So, that was more important than my mother packing her bags and splitting for the Caribbean when I was 6 years old? Really? Watching my father deteriorate into a shiftless, jobless, long faced, weekend parent train wreck was simply casual window dressing? I should've laughed at him and said, "Judith Harris says that your misery and the dissolution of our family actually is meaningless, so you can hang yourself from the group home rafters for all I care. All that matters is the kids I play Whiffle ball with. C-yah, wouldn't wanna B-yah."

And all this time I just thought those stoned playmates were there to keep me entertained until I could get out of town.
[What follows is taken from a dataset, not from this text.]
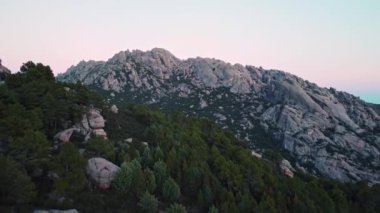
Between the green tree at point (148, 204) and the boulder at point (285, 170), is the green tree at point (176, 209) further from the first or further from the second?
the boulder at point (285, 170)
And what does this theory say about athletic or musical prodigies? That trained abilities aren't related to personality, intelligence of emotional health. A well trained golfer like Tiger Woods would never exist without his father. But his father had nothing to do with his personality. Michael Jackson, in the hands of a gravedigger, would've been a laborer, a damn good laborer, but because his peer group included Motown giants he grew up a performer. But his parents didn't influence his goofy personality. Really? His private carnival, zoo and creepy sleepovers were unrelated to his parents?

I haven't read the whole book so I need help here. Any amateur therapists want to weigh in? There is no way you can convince me that Michael Jackson and Mozart or Alex Rodriguez were destined to be who they are because of their peer group. No way. How many Olympiads thank their parents? How many serial killers curse their parents? Isn't a good parent just a good coach, someone you sort of hate but who prepares you for the race? No, there must be an exception when it comes to athletics and music because parents have everything to do with physical abilities. Anyone can learn to play the piano provided they start when they are about 5 years old and practice for 8 hours a day for 10 years. If your parent wasn't there to remind you to practice almost no one would play piano voluntarily. Maybe that's a good thing since only Mozart talents would bother taking the time.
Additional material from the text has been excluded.